#### [Listing of scene-based questions]
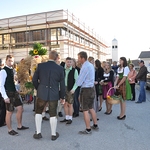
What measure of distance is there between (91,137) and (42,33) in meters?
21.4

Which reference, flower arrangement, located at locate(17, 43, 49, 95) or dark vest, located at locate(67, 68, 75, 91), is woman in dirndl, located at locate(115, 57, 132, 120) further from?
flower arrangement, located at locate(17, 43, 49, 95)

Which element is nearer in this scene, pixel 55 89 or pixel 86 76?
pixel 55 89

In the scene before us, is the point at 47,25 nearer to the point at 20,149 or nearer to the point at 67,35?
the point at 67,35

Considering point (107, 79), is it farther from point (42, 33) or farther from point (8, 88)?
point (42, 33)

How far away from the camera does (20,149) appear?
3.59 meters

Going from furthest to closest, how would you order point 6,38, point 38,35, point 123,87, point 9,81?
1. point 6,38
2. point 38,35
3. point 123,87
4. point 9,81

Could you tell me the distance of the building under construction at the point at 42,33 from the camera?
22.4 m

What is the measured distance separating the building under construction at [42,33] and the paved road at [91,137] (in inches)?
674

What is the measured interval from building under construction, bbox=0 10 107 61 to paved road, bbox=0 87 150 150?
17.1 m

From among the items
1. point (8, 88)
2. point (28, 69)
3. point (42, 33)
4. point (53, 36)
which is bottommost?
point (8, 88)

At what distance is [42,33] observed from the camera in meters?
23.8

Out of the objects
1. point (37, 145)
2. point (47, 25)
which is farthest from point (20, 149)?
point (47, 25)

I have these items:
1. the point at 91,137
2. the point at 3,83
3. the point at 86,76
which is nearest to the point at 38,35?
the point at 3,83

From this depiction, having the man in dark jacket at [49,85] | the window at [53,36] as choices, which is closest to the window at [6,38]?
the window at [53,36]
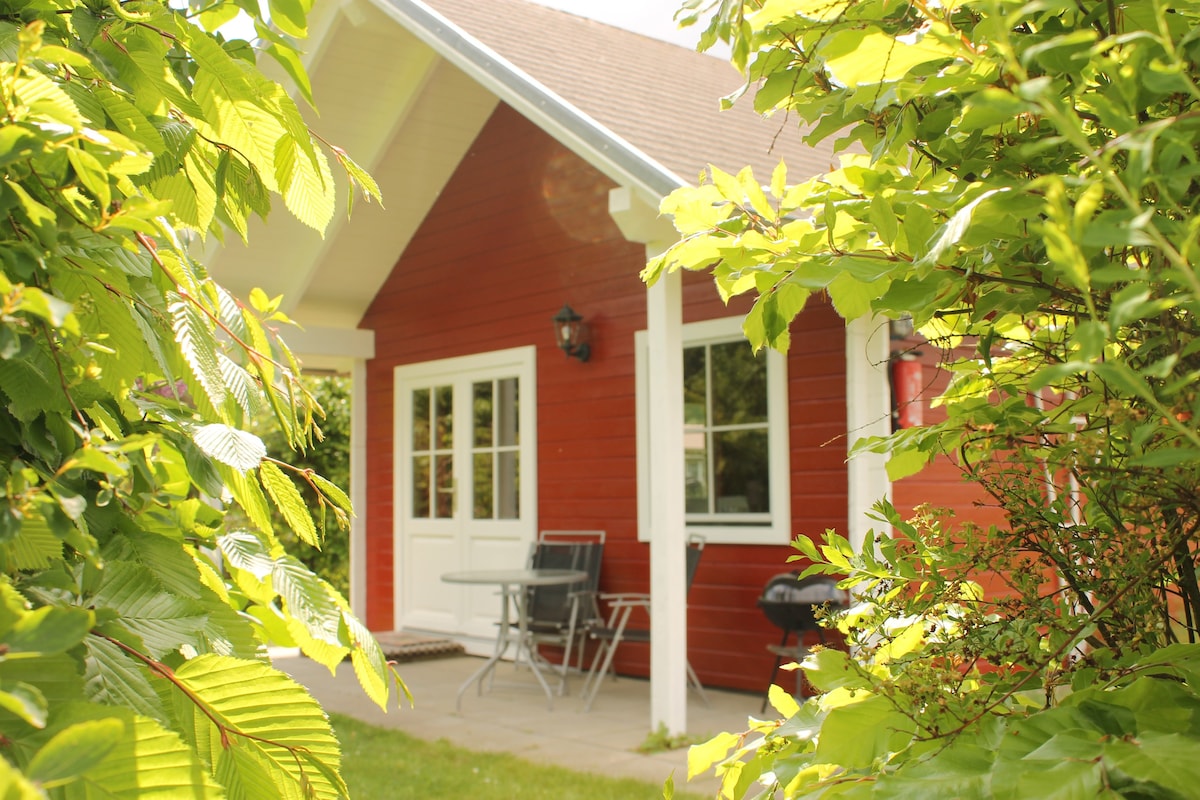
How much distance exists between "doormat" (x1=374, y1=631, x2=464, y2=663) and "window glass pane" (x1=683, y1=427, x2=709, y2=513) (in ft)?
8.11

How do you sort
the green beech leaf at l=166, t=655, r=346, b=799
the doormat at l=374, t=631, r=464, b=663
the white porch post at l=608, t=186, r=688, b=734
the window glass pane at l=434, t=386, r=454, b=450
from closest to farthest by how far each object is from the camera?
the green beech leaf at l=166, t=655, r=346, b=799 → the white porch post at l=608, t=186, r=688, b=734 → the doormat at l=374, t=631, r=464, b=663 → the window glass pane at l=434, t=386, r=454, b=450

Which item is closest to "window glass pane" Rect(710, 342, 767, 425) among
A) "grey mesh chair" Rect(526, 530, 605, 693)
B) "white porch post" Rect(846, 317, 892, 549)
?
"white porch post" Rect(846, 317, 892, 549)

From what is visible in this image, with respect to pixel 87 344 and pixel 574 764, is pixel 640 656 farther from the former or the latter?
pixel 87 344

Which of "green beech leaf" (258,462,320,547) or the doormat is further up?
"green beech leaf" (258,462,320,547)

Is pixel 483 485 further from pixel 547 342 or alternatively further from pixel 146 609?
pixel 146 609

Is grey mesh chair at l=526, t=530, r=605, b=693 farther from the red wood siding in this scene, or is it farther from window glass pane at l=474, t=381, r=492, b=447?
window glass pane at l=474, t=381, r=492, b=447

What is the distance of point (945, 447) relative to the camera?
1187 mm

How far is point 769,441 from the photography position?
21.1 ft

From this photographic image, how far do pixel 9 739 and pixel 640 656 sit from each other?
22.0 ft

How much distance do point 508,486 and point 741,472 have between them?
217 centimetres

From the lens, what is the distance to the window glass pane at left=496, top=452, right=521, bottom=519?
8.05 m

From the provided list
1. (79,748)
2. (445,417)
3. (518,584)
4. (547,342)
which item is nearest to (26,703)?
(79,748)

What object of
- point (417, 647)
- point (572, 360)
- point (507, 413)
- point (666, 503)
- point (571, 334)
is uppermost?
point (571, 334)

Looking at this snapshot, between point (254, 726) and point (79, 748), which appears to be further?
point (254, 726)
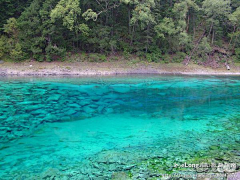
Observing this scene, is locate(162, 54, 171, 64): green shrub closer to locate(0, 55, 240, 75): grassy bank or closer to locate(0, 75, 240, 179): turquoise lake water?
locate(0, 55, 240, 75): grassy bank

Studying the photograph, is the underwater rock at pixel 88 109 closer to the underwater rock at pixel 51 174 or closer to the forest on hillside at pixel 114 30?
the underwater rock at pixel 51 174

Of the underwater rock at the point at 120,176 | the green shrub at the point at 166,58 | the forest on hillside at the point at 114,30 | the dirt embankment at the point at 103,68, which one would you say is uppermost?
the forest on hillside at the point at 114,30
...
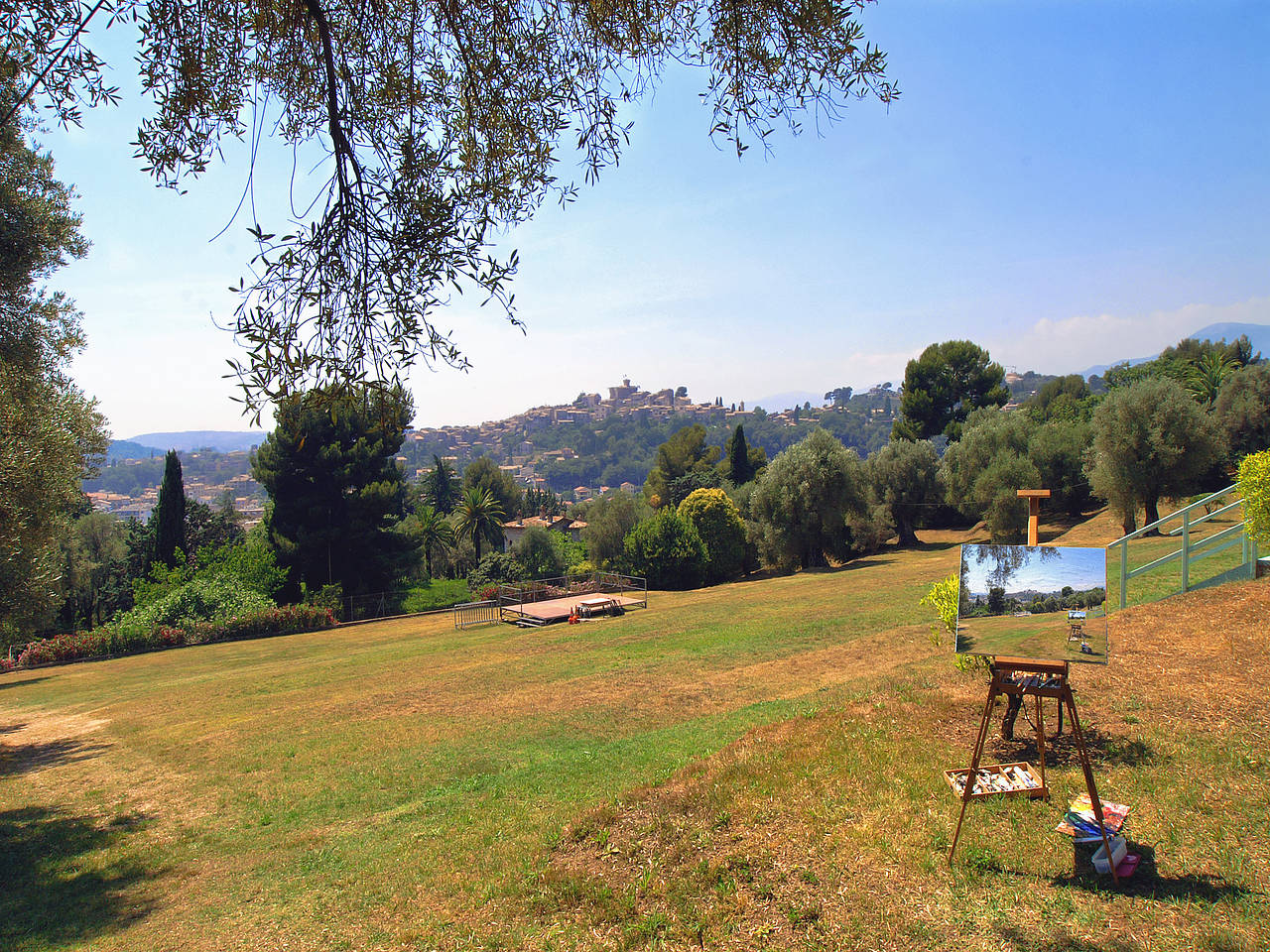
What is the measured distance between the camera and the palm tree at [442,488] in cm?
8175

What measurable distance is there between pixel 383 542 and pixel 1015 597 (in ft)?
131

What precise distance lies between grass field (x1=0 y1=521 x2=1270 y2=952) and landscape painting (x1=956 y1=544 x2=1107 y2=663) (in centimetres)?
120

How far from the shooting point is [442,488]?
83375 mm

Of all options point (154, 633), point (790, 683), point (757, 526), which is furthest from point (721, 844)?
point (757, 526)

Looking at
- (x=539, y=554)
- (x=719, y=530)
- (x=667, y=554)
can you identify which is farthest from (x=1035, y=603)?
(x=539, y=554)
...
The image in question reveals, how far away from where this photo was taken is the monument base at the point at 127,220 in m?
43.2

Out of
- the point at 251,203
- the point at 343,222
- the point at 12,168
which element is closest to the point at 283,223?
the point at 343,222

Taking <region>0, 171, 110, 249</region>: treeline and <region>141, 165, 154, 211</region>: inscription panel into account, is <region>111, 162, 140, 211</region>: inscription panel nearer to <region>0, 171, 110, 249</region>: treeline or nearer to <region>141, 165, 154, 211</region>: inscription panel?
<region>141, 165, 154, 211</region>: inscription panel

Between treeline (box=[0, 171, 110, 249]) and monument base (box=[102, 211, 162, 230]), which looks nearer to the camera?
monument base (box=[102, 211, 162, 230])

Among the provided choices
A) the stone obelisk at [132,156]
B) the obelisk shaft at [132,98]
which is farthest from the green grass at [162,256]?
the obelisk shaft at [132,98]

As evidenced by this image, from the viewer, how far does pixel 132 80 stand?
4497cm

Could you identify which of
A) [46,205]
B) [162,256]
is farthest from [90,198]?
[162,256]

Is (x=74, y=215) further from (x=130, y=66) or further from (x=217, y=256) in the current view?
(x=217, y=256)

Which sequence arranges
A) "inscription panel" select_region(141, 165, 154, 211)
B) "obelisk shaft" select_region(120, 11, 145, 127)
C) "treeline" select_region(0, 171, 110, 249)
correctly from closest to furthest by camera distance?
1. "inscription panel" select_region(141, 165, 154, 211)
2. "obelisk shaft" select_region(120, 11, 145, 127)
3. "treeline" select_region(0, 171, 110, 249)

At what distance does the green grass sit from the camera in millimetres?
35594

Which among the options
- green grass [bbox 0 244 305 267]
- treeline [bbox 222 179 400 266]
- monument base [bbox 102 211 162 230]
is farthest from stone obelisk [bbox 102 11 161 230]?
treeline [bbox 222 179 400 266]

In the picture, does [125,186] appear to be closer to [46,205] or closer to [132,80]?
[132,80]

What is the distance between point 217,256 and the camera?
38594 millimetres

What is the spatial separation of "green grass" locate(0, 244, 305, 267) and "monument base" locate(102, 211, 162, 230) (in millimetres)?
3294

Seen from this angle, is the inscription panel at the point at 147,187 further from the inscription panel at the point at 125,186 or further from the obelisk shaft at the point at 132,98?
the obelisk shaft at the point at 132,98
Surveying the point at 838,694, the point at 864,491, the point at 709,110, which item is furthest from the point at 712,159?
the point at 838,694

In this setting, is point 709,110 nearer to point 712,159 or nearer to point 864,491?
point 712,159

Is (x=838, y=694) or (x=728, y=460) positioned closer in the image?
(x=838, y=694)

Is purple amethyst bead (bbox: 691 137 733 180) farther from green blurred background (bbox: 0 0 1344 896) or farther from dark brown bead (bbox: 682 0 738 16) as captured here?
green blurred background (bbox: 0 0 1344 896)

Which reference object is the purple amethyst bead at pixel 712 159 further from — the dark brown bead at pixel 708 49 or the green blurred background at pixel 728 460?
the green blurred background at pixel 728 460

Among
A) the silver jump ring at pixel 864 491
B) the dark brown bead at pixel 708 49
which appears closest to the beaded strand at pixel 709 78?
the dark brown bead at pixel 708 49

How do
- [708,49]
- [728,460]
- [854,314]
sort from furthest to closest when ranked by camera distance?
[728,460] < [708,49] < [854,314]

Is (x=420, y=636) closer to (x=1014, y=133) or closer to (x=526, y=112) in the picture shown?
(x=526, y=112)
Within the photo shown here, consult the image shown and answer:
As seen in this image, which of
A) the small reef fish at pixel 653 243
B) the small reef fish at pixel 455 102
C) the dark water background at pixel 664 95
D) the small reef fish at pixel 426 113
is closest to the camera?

#### [What is needed]
Repeat the lines of the listing between the line containing "What measure of" and the line containing "3.59 meters", inclusive, with nothing changed.

#### [Finished answer]
What measure of distance is there between (91,137) and (42,33) in meters?
21.4

Which reference, flower arrangement, located at locate(17, 43, 49, 95) or dark vest, located at locate(67, 68, 75, 91), is woman in dirndl, located at locate(115, 57, 132, 120) further from?
flower arrangement, located at locate(17, 43, 49, 95)

Which element is nearer in this scene, pixel 55 89 or pixel 86 76?
pixel 55 89

In the scene before us, is the point at 47,25 nearer to the point at 20,149 or nearer to the point at 67,35?
the point at 67,35

Considering point (107, 79), is it farther from point (42, 33) or farther from point (8, 88)?
point (42, 33)

How far away from the camera does (20,149) appear?
3.59 meters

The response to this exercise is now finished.